• **Excerpt to read**:
ANSORGE, MARTIN CHARLES (1882–1967), U.S. congressman, attorney, and corporate director. One of Mark Perry and Jenny (Bach) Ansorge's seven children, Martin was born in Corning, New York, where his father was a successful clothing manufacturer. In 1885, the family relocated to New York City, where Martin and his siblings were educated. In their prosperous home, the Ansorge family's lingua franca was German. The senior Ansorge eventually became the owner of Ansorge Brothers and Company in Scranton, Pennsylvania. One of his sons, Herbert, would become president of the Wholesale Clothing Manufacturers Association.

After attending New York public schools, Martin Ansorge earned both a B.A. and a law degree from Columbia University. Ever resourceful, he earned a handsome living while attending Columbia by selling advertising space in the school paper, the Columbia Spectator. After practicing law in New York City for six years, Ansorge ran as a Republican for the United States Congress in 1912. He came in third in a three-man race. Ansorge also lost Congressional elections in 1914 and 1916. After serving in the Transportation Corps in World War i, he was finally elected to Congress in 1920. During his one term in the House of Representatives (1921–23), the Republican Ansorge floor-managed passage of the resolution establishing the New York Port Authority. He also gave strenuous vocal support to two anti-lynching proposals. Running for reelection in 1922, Ansorge lost by ten votes. Returning to New York City, he resumed to the practice of law.

• **Entries shown**:
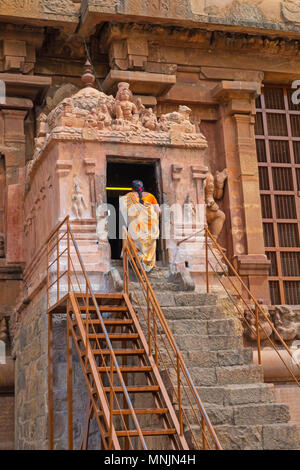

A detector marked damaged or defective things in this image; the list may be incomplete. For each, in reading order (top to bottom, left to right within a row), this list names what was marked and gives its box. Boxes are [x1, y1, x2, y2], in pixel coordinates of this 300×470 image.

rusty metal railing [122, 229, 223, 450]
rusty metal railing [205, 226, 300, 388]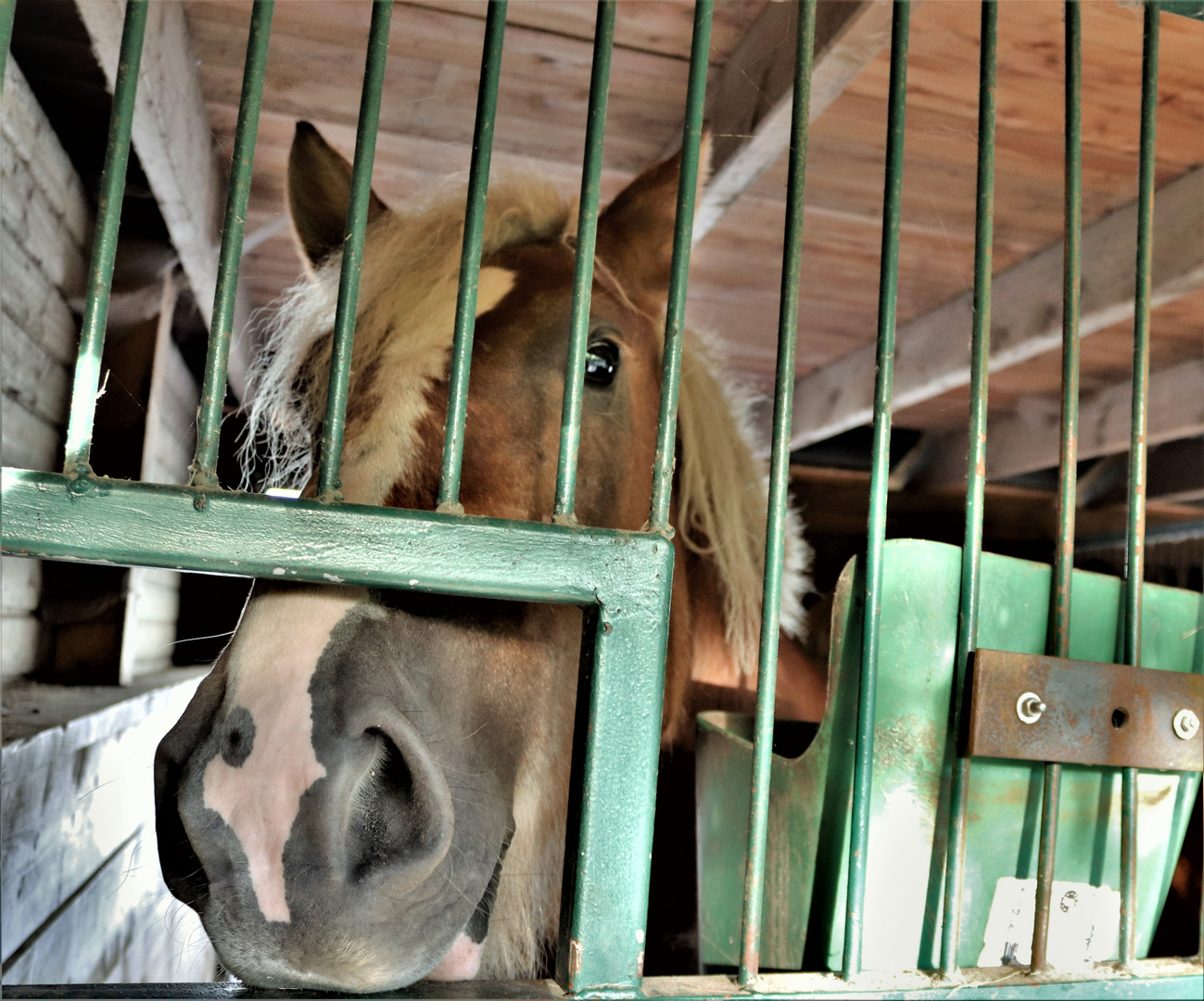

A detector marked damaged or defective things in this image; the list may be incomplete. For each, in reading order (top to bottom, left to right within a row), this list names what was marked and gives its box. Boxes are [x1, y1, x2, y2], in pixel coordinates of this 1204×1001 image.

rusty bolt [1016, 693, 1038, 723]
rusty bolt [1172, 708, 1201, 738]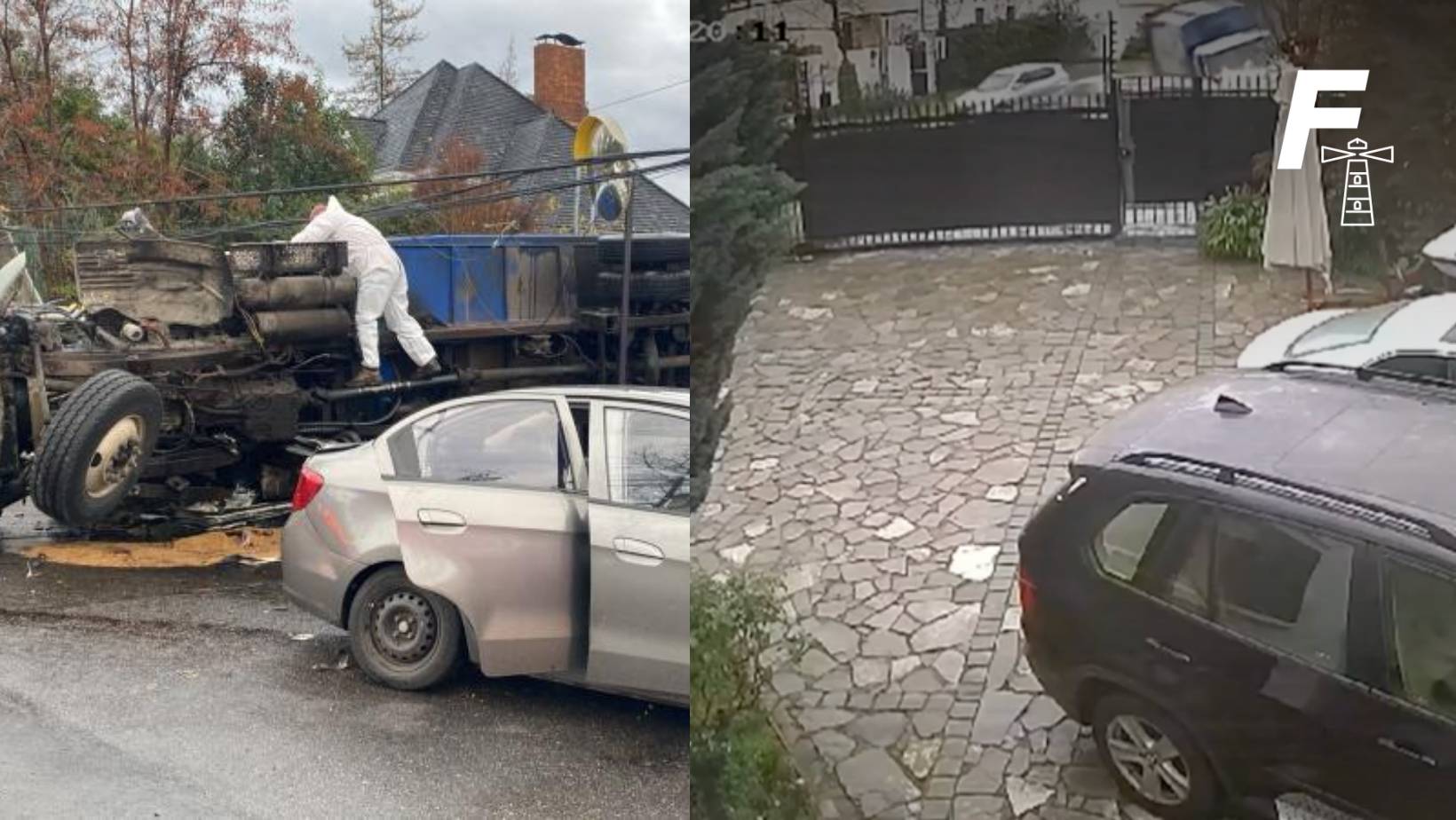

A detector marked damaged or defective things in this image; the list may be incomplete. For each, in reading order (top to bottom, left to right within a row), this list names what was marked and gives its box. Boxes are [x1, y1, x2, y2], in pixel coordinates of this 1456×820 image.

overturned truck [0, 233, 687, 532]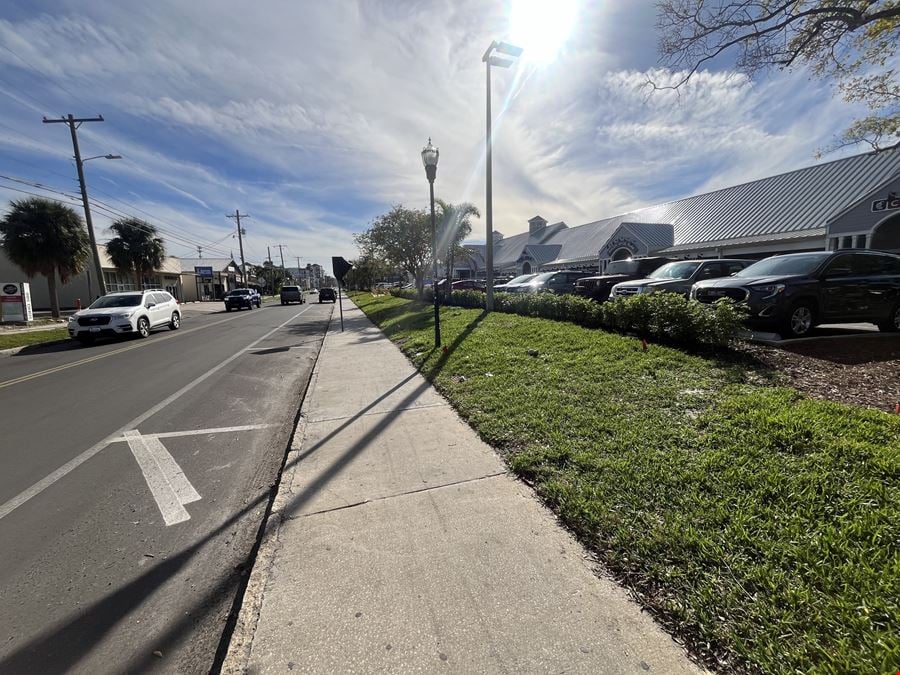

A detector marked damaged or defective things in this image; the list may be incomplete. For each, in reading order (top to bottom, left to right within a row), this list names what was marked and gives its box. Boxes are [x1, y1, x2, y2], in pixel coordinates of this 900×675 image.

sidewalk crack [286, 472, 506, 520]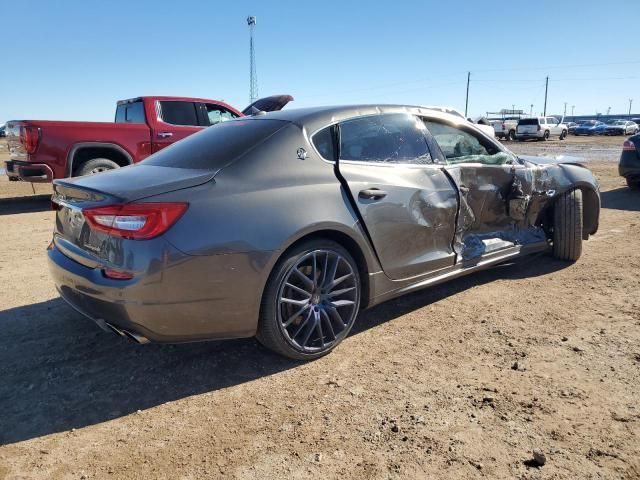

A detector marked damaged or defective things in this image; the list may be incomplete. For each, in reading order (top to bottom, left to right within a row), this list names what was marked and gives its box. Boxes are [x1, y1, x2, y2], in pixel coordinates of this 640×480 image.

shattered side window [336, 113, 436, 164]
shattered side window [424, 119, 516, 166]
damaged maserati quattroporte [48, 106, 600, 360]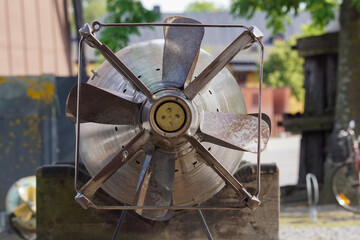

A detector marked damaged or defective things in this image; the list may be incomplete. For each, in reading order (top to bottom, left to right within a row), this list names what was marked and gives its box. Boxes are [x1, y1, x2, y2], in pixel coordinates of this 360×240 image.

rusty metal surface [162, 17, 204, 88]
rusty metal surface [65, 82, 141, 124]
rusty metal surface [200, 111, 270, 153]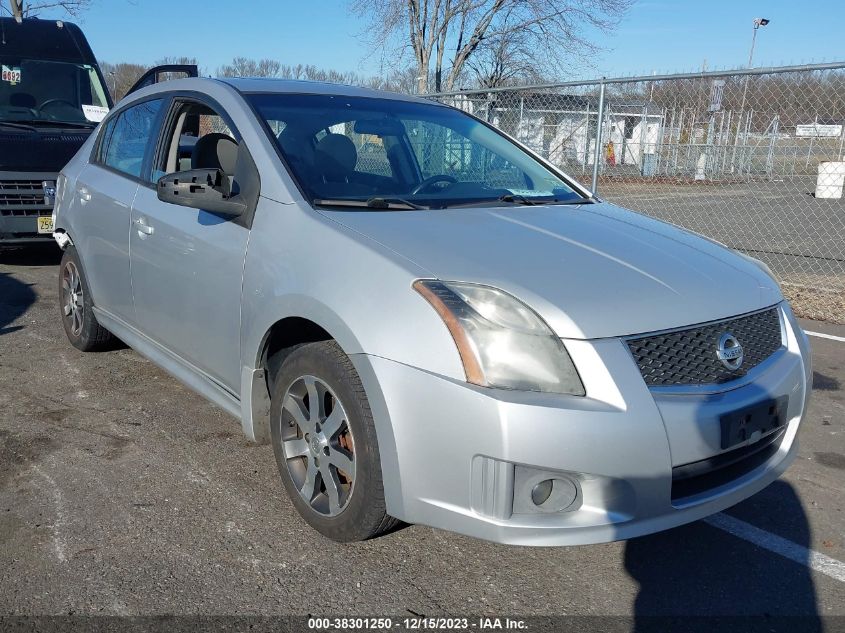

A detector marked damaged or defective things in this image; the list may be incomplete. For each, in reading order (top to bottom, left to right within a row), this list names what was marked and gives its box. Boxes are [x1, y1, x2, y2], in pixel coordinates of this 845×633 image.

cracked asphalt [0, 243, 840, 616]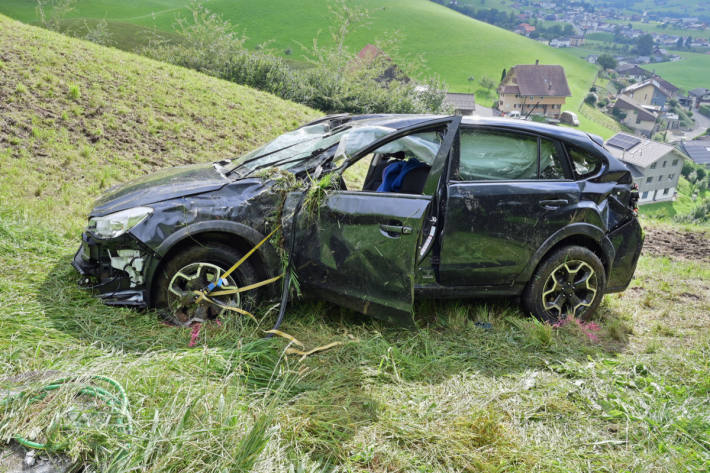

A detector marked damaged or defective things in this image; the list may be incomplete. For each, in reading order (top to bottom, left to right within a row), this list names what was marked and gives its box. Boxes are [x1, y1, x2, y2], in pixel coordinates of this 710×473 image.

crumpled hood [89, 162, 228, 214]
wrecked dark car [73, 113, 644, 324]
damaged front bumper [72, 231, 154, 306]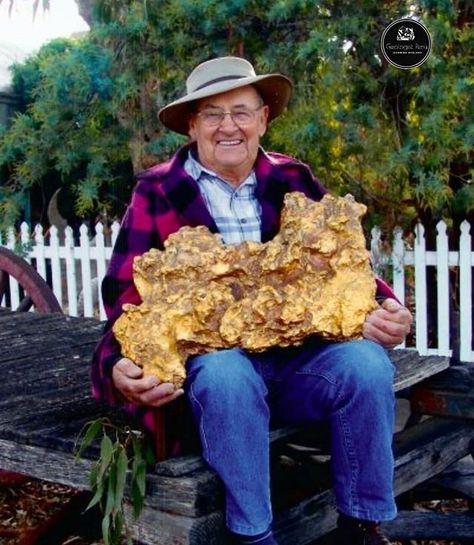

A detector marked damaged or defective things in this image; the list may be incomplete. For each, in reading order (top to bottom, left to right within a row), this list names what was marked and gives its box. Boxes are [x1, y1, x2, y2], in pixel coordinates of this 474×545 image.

• **Problem 1**: Please reproduce the Ansorge biography starting at "ANSORGE, MARTIN CHARLES" and ending at "Clothing Manufacturers Association.".
• **Problem 2**:
Answer these questions from the Ansorge biography:
(a) In which city was Martin Ansorge born?
(b) What language did the Ansorge family speak at home?
(c) By how many votes did Ansorge lose his 1922 reelection bid?
Rely only on the Ansorge biography for what comes next.

• **Your response 1**:
ANSORGE, MARTIN CHARLES (1882–1967), U.S. congressman, attorney, and corporate director. One of Mark Perry and Jenny (Bach) Ansorge's seven children, Martin was born in Corning, New York, where his father was a successful clothing manufacturer. In 1885, the family relocated to New York City, where Martin and his siblings were educated. In their prosperous home, the Ansorge family's lingua franca was German. The senior Ansorge eventually became the owner of Ansorge Brothers and Company in Scranton, Pennsylvania. One of his sons, Herbert, would become president of the Wholesale Clothing Manufacturers Association.

• **Your response 2**:
(a) Corning, New York
(b) German
(c) Ten votes